[PROBLEM DETAILS]
Repeat exactly the lines of the listing from the line containing "Which item out of" through its last line, and nothing beyond them.

[EXERCISE MATERIAL]
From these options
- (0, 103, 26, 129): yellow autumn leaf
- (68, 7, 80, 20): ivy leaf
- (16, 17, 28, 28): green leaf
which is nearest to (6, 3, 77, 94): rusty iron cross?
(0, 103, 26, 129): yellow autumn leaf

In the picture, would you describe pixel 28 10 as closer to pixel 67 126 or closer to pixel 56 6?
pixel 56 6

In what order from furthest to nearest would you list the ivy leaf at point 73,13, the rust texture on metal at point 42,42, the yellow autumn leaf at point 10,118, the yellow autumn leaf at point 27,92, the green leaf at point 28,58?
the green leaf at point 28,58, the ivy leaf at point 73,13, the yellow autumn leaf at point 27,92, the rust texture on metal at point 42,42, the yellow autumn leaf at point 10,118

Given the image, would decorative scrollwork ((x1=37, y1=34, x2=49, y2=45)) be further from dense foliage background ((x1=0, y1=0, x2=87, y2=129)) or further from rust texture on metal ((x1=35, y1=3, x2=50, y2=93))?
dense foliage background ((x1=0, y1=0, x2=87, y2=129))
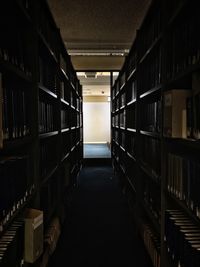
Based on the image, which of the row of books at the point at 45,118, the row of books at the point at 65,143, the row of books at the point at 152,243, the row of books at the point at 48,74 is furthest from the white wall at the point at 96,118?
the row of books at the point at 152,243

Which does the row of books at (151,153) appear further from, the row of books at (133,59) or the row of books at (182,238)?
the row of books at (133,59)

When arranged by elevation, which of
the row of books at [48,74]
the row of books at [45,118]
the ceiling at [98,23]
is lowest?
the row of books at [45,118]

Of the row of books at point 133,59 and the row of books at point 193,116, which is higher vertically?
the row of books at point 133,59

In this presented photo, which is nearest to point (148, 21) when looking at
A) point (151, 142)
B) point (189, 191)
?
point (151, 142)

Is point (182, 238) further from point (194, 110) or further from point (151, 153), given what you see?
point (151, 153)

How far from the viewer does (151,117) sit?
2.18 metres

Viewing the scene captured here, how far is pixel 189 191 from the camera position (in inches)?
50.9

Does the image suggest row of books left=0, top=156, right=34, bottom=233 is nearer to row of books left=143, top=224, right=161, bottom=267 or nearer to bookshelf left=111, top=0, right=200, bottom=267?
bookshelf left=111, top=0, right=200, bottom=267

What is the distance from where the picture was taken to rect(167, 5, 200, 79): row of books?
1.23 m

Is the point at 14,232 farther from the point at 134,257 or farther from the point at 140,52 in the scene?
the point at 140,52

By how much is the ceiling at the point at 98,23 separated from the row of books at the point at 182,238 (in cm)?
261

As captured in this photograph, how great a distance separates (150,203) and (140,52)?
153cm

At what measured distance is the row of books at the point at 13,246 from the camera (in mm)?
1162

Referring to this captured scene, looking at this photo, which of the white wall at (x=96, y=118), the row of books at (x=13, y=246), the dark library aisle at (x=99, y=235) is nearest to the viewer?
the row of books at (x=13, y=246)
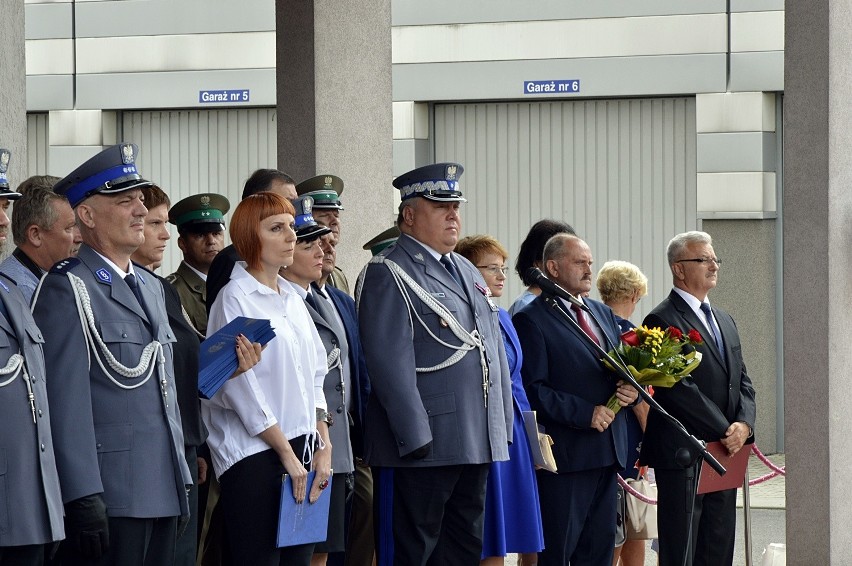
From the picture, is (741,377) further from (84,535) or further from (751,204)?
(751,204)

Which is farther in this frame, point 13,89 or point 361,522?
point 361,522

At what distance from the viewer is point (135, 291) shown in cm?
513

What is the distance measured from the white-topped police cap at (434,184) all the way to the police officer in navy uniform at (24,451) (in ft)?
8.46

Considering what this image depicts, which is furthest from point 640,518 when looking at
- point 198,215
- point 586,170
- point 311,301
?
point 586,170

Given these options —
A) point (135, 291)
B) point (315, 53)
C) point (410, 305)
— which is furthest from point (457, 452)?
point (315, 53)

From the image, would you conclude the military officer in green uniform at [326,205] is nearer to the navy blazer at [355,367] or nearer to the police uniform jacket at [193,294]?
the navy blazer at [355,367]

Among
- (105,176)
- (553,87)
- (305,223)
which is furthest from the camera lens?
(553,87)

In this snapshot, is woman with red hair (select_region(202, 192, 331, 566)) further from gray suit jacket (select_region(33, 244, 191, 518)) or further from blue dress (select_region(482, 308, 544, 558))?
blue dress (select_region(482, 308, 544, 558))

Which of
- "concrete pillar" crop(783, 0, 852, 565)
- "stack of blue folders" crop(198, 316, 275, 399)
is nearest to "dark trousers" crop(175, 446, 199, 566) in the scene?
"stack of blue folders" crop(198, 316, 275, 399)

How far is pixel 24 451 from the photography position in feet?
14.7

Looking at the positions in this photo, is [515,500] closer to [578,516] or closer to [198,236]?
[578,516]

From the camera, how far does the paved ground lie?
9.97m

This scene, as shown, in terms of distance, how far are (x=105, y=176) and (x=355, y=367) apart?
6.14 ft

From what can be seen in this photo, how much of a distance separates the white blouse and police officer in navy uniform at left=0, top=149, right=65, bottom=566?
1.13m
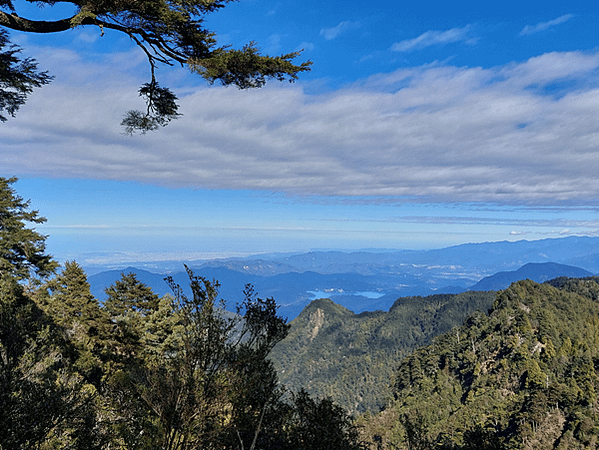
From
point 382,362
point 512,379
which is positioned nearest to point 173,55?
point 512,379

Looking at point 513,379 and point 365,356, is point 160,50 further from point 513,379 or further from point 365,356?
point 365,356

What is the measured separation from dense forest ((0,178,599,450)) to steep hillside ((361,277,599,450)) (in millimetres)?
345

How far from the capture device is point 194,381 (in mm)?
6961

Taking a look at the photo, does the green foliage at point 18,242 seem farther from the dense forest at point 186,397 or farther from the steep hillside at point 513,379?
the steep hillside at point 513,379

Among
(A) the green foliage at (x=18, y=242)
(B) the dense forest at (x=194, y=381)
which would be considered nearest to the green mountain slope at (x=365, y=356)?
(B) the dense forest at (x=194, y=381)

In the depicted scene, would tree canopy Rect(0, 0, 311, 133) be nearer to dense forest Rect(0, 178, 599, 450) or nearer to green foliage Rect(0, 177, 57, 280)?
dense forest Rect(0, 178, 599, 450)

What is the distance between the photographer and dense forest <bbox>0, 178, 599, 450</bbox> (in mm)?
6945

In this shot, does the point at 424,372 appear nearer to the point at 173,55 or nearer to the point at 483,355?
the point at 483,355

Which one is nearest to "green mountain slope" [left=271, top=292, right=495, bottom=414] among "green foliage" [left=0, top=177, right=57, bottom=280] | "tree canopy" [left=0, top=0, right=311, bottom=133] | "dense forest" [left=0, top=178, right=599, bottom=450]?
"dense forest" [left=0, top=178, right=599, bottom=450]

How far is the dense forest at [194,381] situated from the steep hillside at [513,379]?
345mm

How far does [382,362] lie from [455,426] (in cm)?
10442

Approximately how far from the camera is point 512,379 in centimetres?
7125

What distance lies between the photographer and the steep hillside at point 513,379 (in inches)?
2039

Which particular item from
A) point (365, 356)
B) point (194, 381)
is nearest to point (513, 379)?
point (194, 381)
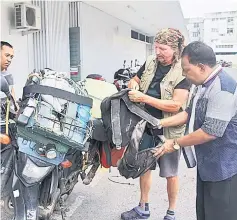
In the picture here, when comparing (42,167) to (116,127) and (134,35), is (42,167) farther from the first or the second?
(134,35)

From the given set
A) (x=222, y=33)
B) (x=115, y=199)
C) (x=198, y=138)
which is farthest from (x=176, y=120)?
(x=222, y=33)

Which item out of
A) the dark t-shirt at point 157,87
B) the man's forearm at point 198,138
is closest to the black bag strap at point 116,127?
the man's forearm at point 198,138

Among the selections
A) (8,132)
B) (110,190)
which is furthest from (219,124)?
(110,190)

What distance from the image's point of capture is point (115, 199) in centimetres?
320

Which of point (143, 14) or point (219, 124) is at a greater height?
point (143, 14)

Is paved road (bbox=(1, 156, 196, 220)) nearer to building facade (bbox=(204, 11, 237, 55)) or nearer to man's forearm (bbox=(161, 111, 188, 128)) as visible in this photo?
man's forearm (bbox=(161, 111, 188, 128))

[ANSWER FOR THIS EXERCISE]
Which item out of
A) the dark t-shirt at point 157,87
B) the man's forearm at point 198,138
is closest to the black bag strap at point 116,127?
the man's forearm at point 198,138

Among the selections
A) (8,132)
B) (110,190)
which is furthest from (219,124)?
(110,190)

What distance from the image's point of capture is point (115, 199) in centimetres?
320

Which of point (143, 14) or point (219, 124) is at a greater height?
point (143, 14)

Is paved road (bbox=(1, 156, 196, 220)) nearer to building facade (bbox=(204, 11, 237, 55)) or nearer to man's forearm (bbox=(161, 111, 188, 128)) as visible in this photo?
man's forearm (bbox=(161, 111, 188, 128))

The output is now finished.